You’d be hard pressed to judge fans of the Red Deer Rebels who wondered what was going on with their favourite team after the local WHL club opened 2011 with three straight losses.
It was, after all, their longest winless streak of the year, and included a 7-3 loss to Saskatoon, a 5-4 setback to Prince Albert, and a 2-1 shootout loss to Regina.
But what happened next was simply magical as the Rebels reeled off 11 straight wins, their longest streak since the 2002-2003 season, to close out January with an 11-2-0-1 record, sitting comfortably in top spot in Central Division and second place in the Eastern Conference.
“Everybody looks for reasons why you’re not having success and when things aren’t going well, it’s either you’re not working hard enough or this or that,” said Rebels Head Coach and Vice President of Hockey Operations Jesse Wallin when asked how his club was able to go on such a run after opening the year with just one point in three games.
“The fact of the matter is you need some experience and you need some depth and we’ve been working with a group here that has come to that point. They have some experience, they have some depth and you gain confidence through that. Guys like Turner Elson and Adam Kambeitz improved a tremendous amount over the course of last season and we’re seeing that this year. John Persson has taken a big step this year, Ryan Nugent-Hopkins is in his second year, Daulton Siwak is in his second year, and all those kids have taken steps this year and they’re good players.”
Last season, the Rebels clinched their first playoff spot in a couple of seasons in late February, and then struggled, at one point going winless in eight, to close out the regular season before eventually suffering a first round sweep at the hands of the Saskatoon Blades.
And while it might not have sat well with some fans, Wallin says those struggles were necessary to endure to get the club to where it is today.

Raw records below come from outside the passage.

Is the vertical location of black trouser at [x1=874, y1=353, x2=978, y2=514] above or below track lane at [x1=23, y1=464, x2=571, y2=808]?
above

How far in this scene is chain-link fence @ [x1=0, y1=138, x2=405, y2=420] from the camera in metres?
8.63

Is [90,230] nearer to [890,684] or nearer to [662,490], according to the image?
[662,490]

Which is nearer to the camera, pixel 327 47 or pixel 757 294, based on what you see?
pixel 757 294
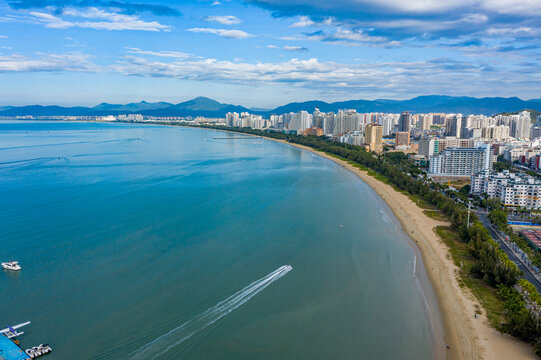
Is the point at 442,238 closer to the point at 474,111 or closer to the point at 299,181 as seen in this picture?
the point at 299,181

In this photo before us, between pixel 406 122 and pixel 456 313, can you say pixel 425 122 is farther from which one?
pixel 456 313

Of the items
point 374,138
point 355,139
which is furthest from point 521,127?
point 355,139

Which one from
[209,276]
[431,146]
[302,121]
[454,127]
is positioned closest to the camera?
[209,276]

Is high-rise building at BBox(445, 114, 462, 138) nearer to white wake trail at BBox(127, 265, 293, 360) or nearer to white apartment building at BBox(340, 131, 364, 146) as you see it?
white apartment building at BBox(340, 131, 364, 146)

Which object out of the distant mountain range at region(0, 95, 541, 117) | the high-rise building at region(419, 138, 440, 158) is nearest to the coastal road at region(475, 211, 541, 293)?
the high-rise building at region(419, 138, 440, 158)

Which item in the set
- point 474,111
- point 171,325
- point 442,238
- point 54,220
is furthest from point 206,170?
A: point 474,111

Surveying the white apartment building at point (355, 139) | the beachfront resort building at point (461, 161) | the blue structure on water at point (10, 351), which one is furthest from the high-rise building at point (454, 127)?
the blue structure on water at point (10, 351)
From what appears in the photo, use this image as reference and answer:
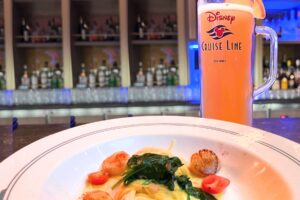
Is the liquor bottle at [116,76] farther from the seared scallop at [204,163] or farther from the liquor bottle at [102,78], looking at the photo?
the seared scallop at [204,163]

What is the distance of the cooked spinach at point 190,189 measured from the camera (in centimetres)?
47

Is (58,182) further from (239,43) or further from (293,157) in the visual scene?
(239,43)

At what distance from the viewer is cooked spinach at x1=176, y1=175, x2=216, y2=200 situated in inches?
18.6

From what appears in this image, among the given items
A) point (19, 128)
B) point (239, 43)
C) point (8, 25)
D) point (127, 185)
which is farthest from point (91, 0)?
point (127, 185)

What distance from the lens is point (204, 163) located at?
0.52 metres

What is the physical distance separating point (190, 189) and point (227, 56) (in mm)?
285

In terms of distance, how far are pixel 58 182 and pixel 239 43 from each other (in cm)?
42

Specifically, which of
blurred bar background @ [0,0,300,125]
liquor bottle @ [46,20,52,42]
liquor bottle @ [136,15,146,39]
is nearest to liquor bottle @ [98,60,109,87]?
blurred bar background @ [0,0,300,125]

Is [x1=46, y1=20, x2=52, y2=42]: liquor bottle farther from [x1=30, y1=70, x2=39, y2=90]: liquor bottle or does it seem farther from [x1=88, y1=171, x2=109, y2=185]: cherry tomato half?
[x1=88, y1=171, x2=109, y2=185]: cherry tomato half

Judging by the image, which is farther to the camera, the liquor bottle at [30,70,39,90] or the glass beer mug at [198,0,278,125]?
the liquor bottle at [30,70,39,90]

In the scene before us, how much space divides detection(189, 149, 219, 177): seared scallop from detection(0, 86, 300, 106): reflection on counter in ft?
7.50

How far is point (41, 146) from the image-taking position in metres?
0.49

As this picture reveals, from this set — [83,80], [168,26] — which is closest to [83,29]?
[83,80]

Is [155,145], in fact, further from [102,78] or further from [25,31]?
[25,31]
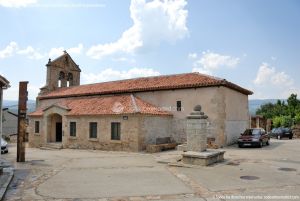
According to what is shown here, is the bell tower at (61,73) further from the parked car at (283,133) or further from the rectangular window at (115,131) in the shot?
the parked car at (283,133)

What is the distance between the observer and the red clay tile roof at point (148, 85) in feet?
73.3

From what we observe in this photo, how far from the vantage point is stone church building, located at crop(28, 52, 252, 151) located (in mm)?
21547

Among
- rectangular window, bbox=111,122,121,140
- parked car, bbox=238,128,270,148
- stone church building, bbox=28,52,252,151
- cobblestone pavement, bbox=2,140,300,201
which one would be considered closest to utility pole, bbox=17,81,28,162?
cobblestone pavement, bbox=2,140,300,201

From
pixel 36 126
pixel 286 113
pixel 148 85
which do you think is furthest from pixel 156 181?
pixel 286 113

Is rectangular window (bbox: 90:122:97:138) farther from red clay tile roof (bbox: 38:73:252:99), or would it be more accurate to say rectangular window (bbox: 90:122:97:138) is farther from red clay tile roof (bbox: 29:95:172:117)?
red clay tile roof (bbox: 38:73:252:99)

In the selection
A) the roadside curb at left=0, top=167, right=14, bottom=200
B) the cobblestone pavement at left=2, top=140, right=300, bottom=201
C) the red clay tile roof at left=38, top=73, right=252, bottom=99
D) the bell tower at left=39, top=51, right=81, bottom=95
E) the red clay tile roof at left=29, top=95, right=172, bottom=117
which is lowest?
the cobblestone pavement at left=2, top=140, right=300, bottom=201

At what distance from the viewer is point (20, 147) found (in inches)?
648

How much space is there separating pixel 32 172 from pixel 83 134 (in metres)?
11.4

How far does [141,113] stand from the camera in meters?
21.0

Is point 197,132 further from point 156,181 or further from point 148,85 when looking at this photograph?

“Its experience and maturity, that’s the biggest thing,” Wallin said.
“Last year we took a good step and I know it was disappointing to lose in the first round of the playoffs but I considered last season a big success in a lot of ways, and the steps that we took. I think a lot of the work that we’re seeing pay off this year was done by these kids last year. As disappointing as the playoffs were last year, it was a growing experience. These guys all got their feet wet and saw how the level rises in the playoffs and I think all those experiences are things that they’ve have grown from this year and hopefully pay dividends as we continue moving forward.”
It should also be noted that Wallin and the coaching staff sat down with the team hours before they kicked off the streak with a big win over Kootenay, just two days before the trading deadline, and told them no one would be moved and that the team they had was the team they would move forward with.
“I’m sure there were certain guys that were uptight, and I look at Brett Ferguson,” said Wallin when asked if the lack of movement had an impact on how the team did after the deadline.
“I think there was always the question as to whether or not Willie Coetzee would be coming back and I’m sure that weighed on him a little bit. Once January 10 hit, and Fergy’s a guy who had a pretty good month of January (nine goals and 22 points) and maybe part of that is that he was able to relax a bit. It’s not something I’ve ever spoken to him about but as a young guy, you think about those kinds of things and they weigh on your mind a bit. We’ve got a very tight knit group here and it was really important to us to keep that.”